### WHAT THE TASK ASKS
In the entries below, begin at the line with "Blueberries - can they work with vitamin D?" and stop after the line with "MAXIMA EXTRA 4 15w50"; output those lines exactly and omit the pictures.

### DATA

──────────

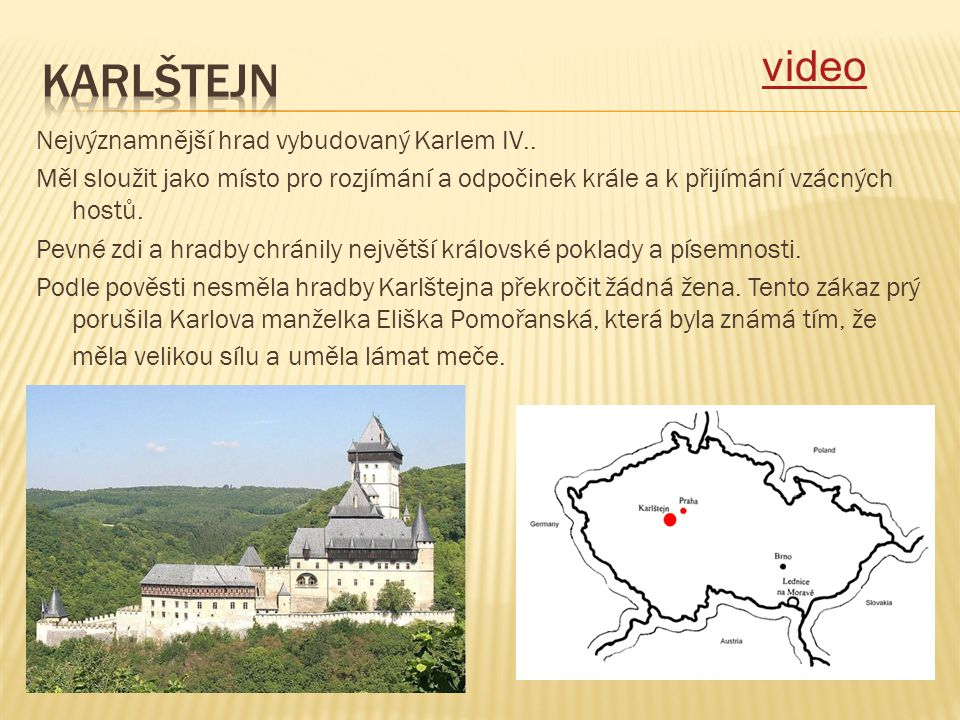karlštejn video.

──────────

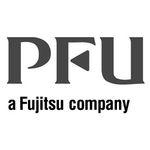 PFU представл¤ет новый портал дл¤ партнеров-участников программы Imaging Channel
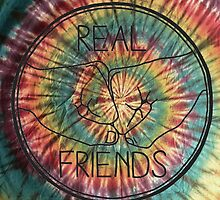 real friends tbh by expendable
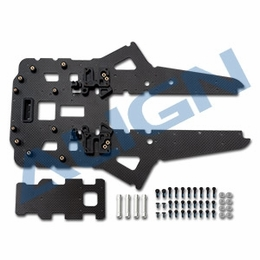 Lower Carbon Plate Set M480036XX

──────────

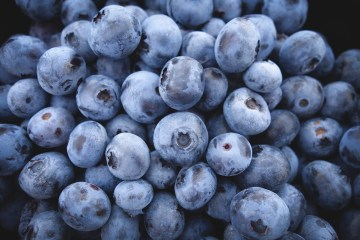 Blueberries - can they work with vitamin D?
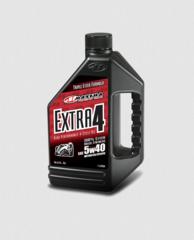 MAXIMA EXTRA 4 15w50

──────────

### EXPECTED OUTPUT
 Blueberries - can they work with vitamin D?
 MAXIMA EXTRA 4 15w50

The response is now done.